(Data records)

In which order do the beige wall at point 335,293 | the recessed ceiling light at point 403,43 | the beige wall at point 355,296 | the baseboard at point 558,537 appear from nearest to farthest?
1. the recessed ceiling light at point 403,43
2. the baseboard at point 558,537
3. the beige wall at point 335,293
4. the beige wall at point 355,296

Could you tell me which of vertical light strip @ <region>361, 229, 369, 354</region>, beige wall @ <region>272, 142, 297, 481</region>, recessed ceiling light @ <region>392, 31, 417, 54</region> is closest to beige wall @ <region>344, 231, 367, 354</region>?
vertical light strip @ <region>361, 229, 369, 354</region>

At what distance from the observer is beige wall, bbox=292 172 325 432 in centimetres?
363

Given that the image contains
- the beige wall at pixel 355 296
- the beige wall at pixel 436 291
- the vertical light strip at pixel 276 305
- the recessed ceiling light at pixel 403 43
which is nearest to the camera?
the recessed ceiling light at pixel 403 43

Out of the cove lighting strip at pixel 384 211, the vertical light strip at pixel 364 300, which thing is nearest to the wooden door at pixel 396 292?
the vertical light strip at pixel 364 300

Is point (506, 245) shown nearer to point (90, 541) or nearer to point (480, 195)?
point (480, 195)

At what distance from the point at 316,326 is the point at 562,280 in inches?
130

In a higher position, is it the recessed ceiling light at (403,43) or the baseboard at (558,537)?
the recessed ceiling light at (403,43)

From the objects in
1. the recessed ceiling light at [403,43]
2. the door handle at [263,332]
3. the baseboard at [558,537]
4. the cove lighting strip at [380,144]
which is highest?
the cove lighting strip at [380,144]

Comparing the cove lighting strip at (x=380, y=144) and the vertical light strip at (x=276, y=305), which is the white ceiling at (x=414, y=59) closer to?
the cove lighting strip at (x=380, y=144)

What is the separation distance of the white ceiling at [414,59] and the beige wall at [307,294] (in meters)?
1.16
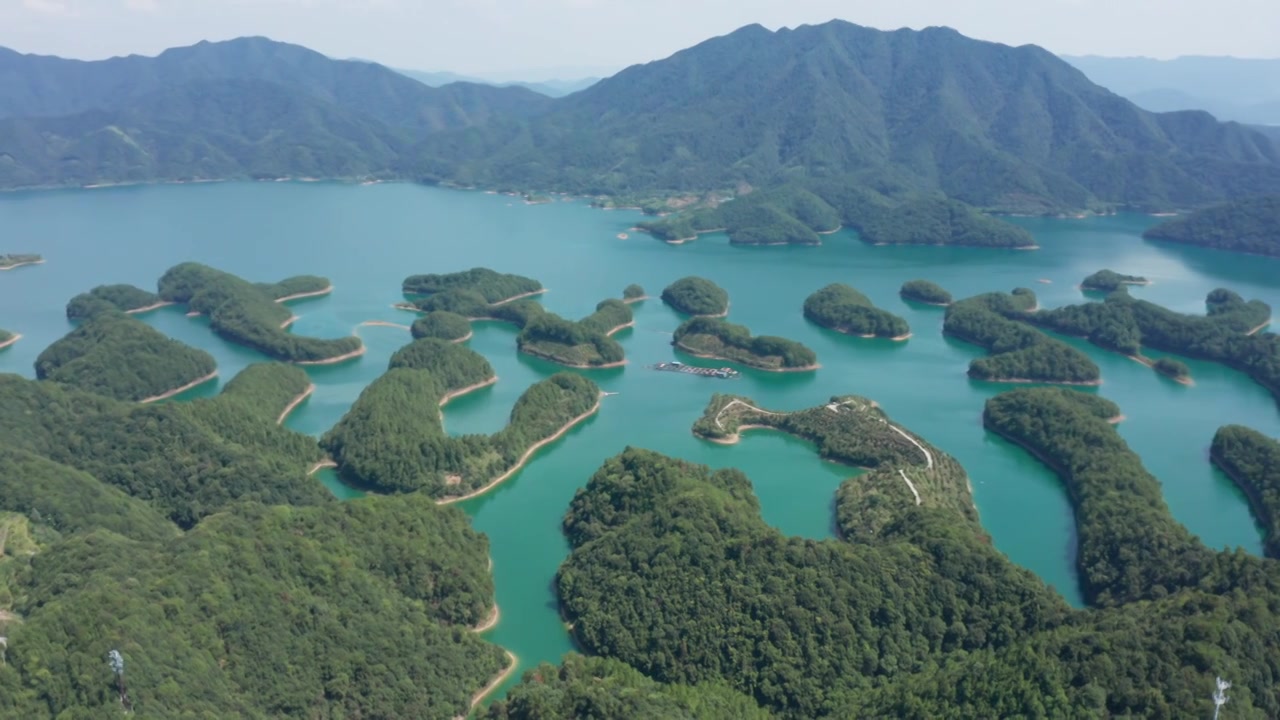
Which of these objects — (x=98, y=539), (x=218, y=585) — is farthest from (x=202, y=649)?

- The request -
Rewrite every line of the records above as a numbered list, skipping blank lines and omitting the pictures.

- Written solution -
1. In which order do the beige wall at point 335,293 | the recessed ceiling light at point 403,43 | the beige wall at point 355,296 | the baseboard at point 558,537 appear from nearest to farthest?
2. 1. the recessed ceiling light at point 403,43
3. 2. the baseboard at point 558,537
4. 3. the beige wall at point 335,293
5. 4. the beige wall at point 355,296
6. Could you tell me which of vertical light strip @ <region>361, 229, 369, 354</region>, beige wall @ <region>272, 142, 297, 481</region>, recessed ceiling light @ <region>392, 31, 417, 54</region> is closest to beige wall @ <region>344, 231, 367, 354</region>?
7. vertical light strip @ <region>361, 229, 369, 354</region>
8. At what distance from the observer is beige wall, bbox=292 172 325 432 in centimetres?
9. 363
10. Given that the image contains
11. - the beige wall at pixel 355 296
12. - the beige wall at pixel 436 291
13. - the vertical light strip at pixel 276 305
14. - the recessed ceiling light at pixel 403 43
15. which is nearest to the camera?
16. the recessed ceiling light at pixel 403 43
17. Out of the cove lighting strip at pixel 384 211, the vertical light strip at pixel 364 300, which thing is nearest to the wooden door at pixel 396 292?
18. the vertical light strip at pixel 364 300
19. Is point (506, 245) shown nearer to point (90, 541) or nearer to point (480, 195)?
20. point (480, 195)
21. At what distance from the point at 316,326 is the point at 562,280 in inches?
22. 130
23. In a higher position, is it the recessed ceiling light at (403,43) or the baseboard at (558,537)?
24. the recessed ceiling light at (403,43)
25. From the objects in
26. 1. the recessed ceiling light at [403,43]
27. 2. the door handle at [263,332]
28. 3. the baseboard at [558,537]
29. 4. the cove lighting strip at [380,144]
30. which is highest?
31. the cove lighting strip at [380,144]
32. Comparing the cove lighting strip at (x=380, y=144) and the vertical light strip at (x=276, y=305), which is the white ceiling at (x=414, y=59) closer to?
33. the cove lighting strip at (x=380, y=144)
34. What is the separation distance of the white ceiling at [414,59] and the beige wall at [307,294] (in meters)?
35. 1.16
36. Which of these objects — (x=98, y=539), (x=218, y=585) — is farthest from (x=202, y=649)?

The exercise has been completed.